Data for review Block Start

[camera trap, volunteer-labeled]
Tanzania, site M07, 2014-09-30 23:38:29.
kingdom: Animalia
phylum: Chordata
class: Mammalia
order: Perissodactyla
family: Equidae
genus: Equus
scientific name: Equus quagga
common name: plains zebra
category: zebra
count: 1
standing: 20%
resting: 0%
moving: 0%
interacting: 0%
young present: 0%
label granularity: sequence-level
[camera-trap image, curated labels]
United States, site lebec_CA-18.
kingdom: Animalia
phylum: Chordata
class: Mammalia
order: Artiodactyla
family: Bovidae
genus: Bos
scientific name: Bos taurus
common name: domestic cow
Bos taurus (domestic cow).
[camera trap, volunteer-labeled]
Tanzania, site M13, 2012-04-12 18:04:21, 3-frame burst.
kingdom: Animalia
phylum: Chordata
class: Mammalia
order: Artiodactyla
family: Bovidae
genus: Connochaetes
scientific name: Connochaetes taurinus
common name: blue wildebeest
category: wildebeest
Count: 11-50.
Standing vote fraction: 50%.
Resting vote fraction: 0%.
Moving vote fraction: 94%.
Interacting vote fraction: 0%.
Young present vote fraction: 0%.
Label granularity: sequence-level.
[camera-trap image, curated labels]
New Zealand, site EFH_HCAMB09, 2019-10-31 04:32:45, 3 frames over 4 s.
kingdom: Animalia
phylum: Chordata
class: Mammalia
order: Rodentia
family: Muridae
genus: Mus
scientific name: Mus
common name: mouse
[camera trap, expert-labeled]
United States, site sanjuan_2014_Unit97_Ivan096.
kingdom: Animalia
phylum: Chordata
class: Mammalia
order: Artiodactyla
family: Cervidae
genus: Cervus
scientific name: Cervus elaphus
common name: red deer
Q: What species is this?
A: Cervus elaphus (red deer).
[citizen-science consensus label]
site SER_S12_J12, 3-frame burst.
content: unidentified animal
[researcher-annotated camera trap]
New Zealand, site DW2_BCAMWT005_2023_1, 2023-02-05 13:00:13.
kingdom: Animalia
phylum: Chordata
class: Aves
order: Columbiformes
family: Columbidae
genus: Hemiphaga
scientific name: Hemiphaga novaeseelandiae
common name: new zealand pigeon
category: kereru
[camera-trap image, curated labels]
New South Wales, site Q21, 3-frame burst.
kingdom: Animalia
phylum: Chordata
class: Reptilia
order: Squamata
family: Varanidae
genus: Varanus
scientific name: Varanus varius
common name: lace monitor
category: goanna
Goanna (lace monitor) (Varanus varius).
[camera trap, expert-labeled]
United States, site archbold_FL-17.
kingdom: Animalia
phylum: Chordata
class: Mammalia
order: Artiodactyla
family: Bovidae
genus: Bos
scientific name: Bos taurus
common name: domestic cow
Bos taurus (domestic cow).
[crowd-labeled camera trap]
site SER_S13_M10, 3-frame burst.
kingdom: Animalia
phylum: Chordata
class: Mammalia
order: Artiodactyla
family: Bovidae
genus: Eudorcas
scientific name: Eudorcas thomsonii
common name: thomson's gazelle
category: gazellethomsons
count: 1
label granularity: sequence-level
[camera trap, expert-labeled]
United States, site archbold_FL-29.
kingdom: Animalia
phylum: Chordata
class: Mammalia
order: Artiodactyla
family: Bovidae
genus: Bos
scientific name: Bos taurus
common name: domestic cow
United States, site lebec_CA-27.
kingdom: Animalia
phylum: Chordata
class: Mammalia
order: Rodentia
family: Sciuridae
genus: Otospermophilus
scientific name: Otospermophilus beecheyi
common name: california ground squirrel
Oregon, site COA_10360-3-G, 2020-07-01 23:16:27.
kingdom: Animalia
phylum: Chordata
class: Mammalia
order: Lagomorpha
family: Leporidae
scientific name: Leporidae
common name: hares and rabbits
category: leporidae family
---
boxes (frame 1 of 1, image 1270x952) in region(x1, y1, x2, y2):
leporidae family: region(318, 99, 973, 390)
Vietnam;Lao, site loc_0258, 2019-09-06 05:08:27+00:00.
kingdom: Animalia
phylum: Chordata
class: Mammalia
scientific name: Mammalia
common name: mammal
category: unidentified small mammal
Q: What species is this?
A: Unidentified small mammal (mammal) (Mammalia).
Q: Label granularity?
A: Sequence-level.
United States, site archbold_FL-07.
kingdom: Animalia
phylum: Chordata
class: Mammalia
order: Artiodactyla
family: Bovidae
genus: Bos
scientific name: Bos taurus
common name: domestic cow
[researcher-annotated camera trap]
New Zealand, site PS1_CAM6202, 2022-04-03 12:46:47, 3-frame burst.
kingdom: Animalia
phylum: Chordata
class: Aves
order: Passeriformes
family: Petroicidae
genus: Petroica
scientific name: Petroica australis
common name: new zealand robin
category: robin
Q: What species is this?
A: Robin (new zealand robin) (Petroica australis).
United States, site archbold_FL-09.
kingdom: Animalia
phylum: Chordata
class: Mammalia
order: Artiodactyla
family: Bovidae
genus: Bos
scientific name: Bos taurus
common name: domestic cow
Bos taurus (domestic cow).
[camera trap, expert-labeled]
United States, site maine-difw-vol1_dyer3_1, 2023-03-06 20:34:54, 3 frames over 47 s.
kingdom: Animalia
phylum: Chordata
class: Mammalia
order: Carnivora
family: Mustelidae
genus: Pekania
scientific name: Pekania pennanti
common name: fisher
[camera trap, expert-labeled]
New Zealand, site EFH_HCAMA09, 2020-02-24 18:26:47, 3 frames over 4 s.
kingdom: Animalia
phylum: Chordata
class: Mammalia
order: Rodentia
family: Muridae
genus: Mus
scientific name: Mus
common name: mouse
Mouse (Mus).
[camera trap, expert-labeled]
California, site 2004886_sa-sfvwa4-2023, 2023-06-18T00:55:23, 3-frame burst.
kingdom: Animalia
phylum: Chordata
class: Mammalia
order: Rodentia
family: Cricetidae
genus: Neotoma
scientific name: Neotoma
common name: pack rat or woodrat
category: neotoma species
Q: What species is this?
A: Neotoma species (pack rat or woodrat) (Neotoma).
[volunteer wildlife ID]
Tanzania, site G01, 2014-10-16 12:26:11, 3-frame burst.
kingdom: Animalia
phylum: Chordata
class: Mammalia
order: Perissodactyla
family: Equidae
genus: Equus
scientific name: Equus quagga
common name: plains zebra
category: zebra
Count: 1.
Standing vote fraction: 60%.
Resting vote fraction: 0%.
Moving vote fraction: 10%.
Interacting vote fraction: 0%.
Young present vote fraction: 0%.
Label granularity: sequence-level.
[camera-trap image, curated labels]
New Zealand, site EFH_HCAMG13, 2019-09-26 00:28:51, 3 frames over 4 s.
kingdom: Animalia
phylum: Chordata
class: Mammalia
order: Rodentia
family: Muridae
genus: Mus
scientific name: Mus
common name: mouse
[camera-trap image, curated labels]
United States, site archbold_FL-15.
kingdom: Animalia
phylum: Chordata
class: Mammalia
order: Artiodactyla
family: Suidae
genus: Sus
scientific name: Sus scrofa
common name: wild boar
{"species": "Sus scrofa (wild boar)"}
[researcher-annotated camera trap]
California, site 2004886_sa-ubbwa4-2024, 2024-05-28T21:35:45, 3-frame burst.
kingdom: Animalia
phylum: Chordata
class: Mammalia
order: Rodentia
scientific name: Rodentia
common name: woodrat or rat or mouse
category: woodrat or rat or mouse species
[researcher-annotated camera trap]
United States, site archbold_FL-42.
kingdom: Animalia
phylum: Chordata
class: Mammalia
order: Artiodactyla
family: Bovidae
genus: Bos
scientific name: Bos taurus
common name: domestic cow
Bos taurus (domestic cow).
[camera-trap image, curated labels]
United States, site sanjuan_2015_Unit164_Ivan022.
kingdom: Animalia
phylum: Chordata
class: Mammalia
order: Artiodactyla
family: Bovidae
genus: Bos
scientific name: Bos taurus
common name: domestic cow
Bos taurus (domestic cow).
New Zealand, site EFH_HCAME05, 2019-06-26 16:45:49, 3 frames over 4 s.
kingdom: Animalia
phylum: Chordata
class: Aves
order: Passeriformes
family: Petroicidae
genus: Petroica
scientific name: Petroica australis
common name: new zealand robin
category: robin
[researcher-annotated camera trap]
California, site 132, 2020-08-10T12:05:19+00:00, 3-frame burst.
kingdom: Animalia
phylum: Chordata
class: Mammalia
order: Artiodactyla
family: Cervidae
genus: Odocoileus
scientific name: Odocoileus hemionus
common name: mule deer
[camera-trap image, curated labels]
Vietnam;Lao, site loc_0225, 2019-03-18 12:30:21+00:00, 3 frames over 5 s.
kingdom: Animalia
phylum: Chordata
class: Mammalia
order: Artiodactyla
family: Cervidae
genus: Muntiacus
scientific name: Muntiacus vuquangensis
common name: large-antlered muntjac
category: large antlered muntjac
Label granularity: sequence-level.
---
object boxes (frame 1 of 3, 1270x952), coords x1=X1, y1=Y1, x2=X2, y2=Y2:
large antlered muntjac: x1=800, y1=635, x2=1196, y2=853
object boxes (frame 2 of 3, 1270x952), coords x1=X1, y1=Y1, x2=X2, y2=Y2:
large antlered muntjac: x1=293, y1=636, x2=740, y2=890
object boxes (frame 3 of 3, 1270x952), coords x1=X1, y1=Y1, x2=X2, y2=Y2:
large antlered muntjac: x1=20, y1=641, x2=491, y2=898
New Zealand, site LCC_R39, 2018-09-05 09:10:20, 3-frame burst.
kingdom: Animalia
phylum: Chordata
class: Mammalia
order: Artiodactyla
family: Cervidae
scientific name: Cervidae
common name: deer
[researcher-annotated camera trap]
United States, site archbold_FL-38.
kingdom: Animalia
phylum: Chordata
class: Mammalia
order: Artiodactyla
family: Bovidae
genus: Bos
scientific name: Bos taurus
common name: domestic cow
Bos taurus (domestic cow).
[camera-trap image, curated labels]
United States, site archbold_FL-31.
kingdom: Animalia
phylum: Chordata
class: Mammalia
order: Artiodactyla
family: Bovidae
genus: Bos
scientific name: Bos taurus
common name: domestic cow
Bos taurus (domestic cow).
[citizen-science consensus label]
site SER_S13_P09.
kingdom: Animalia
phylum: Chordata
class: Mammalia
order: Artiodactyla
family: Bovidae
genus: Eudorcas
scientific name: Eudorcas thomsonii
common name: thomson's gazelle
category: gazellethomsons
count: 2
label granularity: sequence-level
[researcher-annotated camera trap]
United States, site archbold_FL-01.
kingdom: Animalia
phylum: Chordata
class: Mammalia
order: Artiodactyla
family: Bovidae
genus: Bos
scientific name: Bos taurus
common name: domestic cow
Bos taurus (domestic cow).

Data for review Block End

=== Assignment ===
Output exactly the leading lines of the data, up to and including the line marked by "content: unidentified animal".

=== Your response ===
[camera trap, volunteer-labeled]
Tanzania, site M07, 2014-09-30 23:38:29.
kingdom: Animalia
phylum: Chordata
class: Mammalia
order: Perissodactyla
family: Equidae
genus: Equus
scientific name: Equus quagga
common name: plains zebra
category: zebra
count: 1
standing: 20%
resting: 0%
moving: 0%
interacting: 0%
young present: 0%
label granularity: sequence-level
[camera-trap image, curated labels]
United States, site lebec_CA-18.
kingdom: Animalia
phylum: Chordata
class: Mammalia
order: Artiodactyla
family: Bovidae
genus: Bos
scientific name: Bos taurus
common name: domestic cow
Bos taurus (domestic cow).
[camera trap, volunteer-labeled]
Tanzania, site M13, 2012-04-12 18:04:21, 3-frame burst.
kingdom: Animalia
phylum: Chordata
class: Mammalia
order: Artiodactyla
family: Bovidae
genus: Connochaetes
scientific name: Connochaetes taurinus
common name: blue wildebeest
category: wildebeest
Count: 11-50.
Standing vote fraction: 50%.
Resting vote fraction: 0%.
Moving vote fraction: 94%.
Interacting vote fraction: 0%.
Young present vote fraction: 0%.
Label granularity: sequence-level.
[camera-trap image, curated labels]
New Zealand, site EFH_HCAMB09, 2019-10-31 04:32:45, 3 frames over 4 s.
kingdom: Animalia
phylum: Chordata
class: Mammalia
order: Rodentia
family: Muridae
genus: Mus
scientific name: Mus
common name: mouse
[camera trap, expert-labeled]
United States, site sanjuan_2014_Unit97_Ivan096.
kingdom: Animalia
phylum: Chordata
class: Mammalia
order: Artiodactyla
family: Cervidae
genus: Cervus
scientific name: Cervus elaphus
common name: red deer
Q: What species is this?
A: Cervus elaphus (red deer).
[citizen-science consensus label]
site SER_S12_J12, 3-frame burst.
content: unidentified animal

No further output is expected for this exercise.